start EXTRACTED ENTRIES

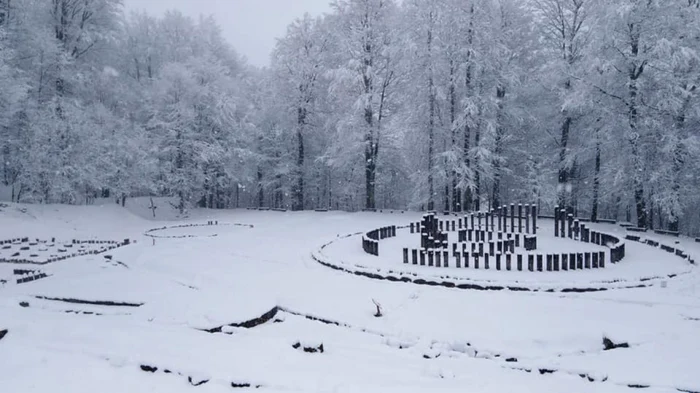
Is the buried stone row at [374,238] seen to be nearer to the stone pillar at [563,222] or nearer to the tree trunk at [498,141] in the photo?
the stone pillar at [563,222]

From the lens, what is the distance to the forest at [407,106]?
1900cm

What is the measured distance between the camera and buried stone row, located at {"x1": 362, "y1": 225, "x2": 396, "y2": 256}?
1402cm

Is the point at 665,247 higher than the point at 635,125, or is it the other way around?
the point at 635,125

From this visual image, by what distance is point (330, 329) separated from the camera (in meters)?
8.32

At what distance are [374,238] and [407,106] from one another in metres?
A: 11.7

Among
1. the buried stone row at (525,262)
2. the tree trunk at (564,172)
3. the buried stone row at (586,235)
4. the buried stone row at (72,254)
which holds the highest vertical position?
the tree trunk at (564,172)

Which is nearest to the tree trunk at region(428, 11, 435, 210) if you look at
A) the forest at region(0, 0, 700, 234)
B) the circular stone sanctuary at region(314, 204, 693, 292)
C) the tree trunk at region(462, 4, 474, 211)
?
A: the forest at region(0, 0, 700, 234)

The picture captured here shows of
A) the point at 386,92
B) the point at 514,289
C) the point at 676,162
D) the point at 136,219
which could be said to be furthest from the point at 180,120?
the point at 676,162

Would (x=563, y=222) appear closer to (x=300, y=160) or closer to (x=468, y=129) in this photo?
(x=468, y=129)

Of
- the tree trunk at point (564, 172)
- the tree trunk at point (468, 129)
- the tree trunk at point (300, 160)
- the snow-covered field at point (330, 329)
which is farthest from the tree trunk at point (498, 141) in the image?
the snow-covered field at point (330, 329)

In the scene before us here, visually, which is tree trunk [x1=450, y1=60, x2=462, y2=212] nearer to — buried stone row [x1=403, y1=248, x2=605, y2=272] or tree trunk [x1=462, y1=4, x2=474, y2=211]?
tree trunk [x1=462, y1=4, x2=474, y2=211]

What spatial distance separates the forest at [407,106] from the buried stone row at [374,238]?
646cm

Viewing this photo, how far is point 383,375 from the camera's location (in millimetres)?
6148

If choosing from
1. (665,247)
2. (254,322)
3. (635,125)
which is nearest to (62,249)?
(254,322)
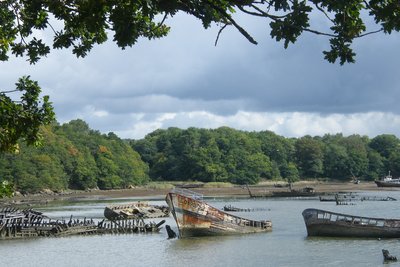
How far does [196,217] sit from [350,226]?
9954mm

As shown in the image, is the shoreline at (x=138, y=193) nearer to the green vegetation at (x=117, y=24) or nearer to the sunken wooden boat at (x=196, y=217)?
the sunken wooden boat at (x=196, y=217)

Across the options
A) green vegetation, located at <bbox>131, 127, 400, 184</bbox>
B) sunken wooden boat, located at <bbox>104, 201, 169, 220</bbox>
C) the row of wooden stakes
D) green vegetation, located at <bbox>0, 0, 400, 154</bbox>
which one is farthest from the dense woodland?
green vegetation, located at <bbox>0, 0, 400, 154</bbox>

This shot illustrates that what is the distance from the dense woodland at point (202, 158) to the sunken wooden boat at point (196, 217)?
7991 centimetres

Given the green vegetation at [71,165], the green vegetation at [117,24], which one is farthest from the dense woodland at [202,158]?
the green vegetation at [117,24]

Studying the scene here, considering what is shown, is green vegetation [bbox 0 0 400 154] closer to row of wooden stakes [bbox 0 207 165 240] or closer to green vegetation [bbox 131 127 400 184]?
row of wooden stakes [bbox 0 207 165 240]

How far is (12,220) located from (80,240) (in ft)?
16.1

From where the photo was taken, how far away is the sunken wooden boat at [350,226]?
125ft

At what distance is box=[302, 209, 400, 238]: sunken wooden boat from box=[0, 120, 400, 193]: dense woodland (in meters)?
84.3

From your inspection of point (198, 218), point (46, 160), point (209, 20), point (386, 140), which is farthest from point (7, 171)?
point (386, 140)

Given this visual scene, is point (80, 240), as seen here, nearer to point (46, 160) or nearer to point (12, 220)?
point (12, 220)

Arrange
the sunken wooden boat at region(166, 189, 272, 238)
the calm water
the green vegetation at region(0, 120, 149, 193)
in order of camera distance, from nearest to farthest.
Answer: the calm water < the sunken wooden boat at region(166, 189, 272, 238) < the green vegetation at region(0, 120, 149, 193)

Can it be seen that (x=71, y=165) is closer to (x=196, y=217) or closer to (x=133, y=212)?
(x=133, y=212)

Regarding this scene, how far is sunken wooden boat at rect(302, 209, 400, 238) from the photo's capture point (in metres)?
38.0

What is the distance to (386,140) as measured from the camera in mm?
181750
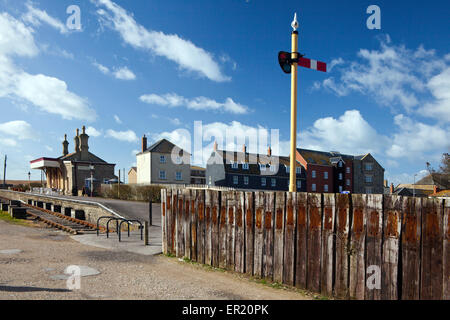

end EXTRACTED ENTRIES

List every line in the listing above that contains the word "stakes". Match case exactly.

C) the row of wooden stakes
Studying the scene here, considering what is shown, is green vegetation [bbox 0 0 400 154] closer to row of wooden stakes [bbox 0 207 165 240] or closer to green vegetation [bbox 131 127 400 184]?
row of wooden stakes [bbox 0 207 165 240]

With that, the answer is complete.